◆ **Lines of data**
────────────────────

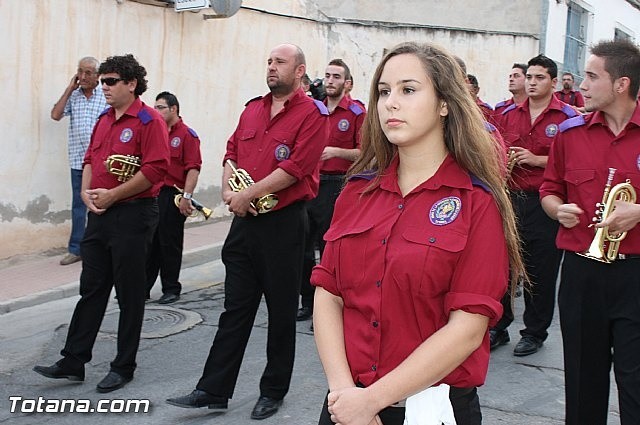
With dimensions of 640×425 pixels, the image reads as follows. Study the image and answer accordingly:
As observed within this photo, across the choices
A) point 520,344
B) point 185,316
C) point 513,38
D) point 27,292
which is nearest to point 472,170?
point 520,344

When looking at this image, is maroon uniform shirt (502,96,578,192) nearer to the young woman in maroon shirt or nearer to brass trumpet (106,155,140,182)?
brass trumpet (106,155,140,182)

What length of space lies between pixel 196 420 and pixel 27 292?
12.6 ft

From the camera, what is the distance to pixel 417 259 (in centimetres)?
235

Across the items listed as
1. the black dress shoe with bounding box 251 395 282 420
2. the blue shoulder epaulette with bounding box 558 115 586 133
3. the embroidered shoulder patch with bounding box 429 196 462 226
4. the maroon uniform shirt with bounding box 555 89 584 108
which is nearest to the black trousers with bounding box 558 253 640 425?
the blue shoulder epaulette with bounding box 558 115 586 133

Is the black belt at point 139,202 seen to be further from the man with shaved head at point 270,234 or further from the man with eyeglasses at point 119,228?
the man with shaved head at point 270,234

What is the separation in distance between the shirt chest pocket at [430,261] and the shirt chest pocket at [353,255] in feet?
0.32

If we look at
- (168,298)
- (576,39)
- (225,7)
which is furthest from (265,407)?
(576,39)

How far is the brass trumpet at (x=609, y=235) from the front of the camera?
155 inches

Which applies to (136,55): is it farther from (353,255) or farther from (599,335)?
(353,255)

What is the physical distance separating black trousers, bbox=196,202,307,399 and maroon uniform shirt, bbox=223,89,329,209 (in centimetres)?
20

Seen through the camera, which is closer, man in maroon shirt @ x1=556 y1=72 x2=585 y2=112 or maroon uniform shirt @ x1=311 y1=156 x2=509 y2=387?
maroon uniform shirt @ x1=311 y1=156 x2=509 y2=387

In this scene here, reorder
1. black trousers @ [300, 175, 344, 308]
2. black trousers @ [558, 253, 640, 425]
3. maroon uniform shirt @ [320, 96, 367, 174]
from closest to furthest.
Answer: black trousers @ [558, 253, 640, 425] < black trousers @ [300, 175, 344, 308] < maroon uniform shirt @ [320, 96, 367, 174]

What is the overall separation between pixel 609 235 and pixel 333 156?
12.5 feet

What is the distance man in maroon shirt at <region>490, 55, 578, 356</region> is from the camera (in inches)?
247
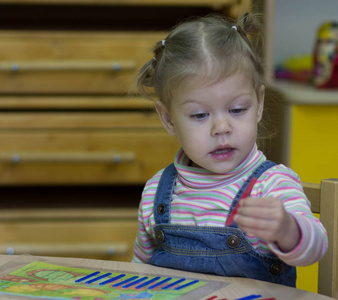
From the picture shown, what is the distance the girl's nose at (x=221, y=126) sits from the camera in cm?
79

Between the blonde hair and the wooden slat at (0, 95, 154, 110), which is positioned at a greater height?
the blonde hair

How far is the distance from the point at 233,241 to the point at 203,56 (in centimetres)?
24

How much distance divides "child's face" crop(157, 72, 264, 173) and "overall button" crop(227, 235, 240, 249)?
0.09 metres

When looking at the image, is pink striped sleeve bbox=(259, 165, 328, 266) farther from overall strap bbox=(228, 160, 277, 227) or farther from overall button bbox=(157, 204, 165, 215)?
overall button bbox=(157, 204, 165, 215)

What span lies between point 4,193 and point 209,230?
3.50 ft

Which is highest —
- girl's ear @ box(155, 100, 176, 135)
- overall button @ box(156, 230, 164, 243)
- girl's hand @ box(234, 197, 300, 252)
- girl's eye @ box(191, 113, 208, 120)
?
girl's eye @ box(191, 113, 208, 120)

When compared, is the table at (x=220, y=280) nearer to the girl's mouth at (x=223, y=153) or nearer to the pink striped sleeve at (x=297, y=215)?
the pink striped sleeve at (x=297, y=215)

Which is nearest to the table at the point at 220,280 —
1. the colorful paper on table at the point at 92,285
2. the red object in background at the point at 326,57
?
the colorful paper on table at the point at 92,285

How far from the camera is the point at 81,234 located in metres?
1.52

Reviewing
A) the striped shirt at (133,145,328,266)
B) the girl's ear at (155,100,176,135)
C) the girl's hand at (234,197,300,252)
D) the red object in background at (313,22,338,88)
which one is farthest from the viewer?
the red object in background at (313,22,338,88)

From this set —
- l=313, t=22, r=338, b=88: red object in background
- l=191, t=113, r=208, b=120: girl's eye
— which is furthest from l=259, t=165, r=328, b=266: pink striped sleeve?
l=313, t=22, r=338, b=88: red object in background

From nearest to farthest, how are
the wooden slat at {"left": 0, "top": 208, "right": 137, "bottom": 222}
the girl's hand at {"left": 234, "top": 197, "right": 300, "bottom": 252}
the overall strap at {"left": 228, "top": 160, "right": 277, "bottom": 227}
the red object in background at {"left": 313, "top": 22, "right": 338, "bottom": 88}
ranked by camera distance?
1. the girl's hand at {"left": 234, "top": 197, "right": 300, "bottom": 252}
2. the overall strap at {"left": 228, "top": 160, "right": 277, "bottom": 227}
3. the wooden slat at {"left": 0, "top": 208, "right": 137, "bottom": 222}
4. the red object in background at {"left": 313, "top": 22, "right": 338, "bottom": 88}

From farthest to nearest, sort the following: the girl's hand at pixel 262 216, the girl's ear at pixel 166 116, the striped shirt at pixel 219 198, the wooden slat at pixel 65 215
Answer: the wooden slat at pixel 65 215
the girl's ear at pixel 166 116
the striped shirt at pixel 219 198
the girl's hand at pixel 262 216

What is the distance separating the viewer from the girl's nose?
2.59 feet
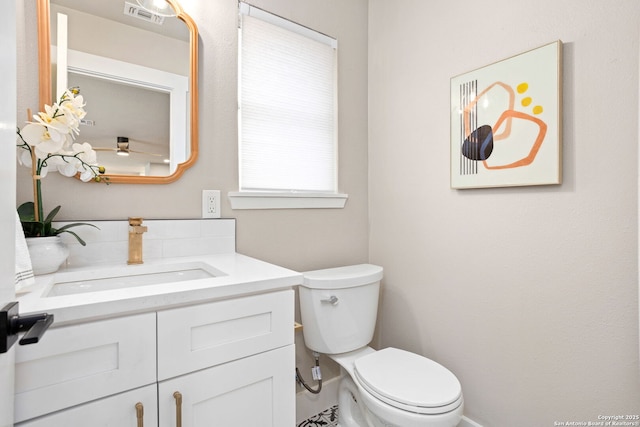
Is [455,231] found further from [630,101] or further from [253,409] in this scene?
[253,409]

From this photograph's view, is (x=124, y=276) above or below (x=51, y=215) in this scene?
below

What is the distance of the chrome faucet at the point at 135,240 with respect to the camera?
1.16 metres

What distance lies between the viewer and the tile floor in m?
1.62

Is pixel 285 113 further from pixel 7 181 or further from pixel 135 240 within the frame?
pixel 7 181

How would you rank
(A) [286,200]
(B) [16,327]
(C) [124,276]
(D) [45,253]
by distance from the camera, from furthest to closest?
(A) [286,200]
(C) [124,276]
(D) [45,253]
(B) [16,327]

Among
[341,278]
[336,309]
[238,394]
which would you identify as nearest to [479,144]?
[341,278]

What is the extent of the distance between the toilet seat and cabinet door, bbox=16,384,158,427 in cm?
78

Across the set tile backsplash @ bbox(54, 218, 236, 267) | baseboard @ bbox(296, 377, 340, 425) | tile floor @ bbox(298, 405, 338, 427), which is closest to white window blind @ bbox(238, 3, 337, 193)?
tile backsplash @ bbox(54, 218, 236, 267)

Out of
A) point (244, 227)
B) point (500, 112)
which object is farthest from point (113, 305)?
point (500, 112)

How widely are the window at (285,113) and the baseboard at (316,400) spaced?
98 centimetres

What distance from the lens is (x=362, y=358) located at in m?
1.42

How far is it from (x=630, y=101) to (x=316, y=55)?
4.43 ft

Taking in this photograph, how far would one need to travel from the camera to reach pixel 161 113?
1305mm

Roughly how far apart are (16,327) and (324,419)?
1576mm
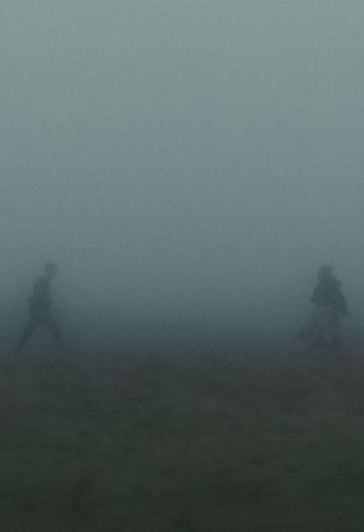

────────────────────

◆ **SHORT EXERCISE**
Report every line in the data above that contains the string "baseboard", copying each one in full.

◆ **TASK OUTPUT**
Across the set tile backsplash @ bbox(54, 218, 236, 267) | baseboard @ bbox(296, 377, 340, 425) | tile floor @ bbox(298, 405, 338, 427), which is closest to white window blind @ bbox(238, 3, 337, 193)?
How widely are the window at (285,113) and the baseboard at (316,400) spaced?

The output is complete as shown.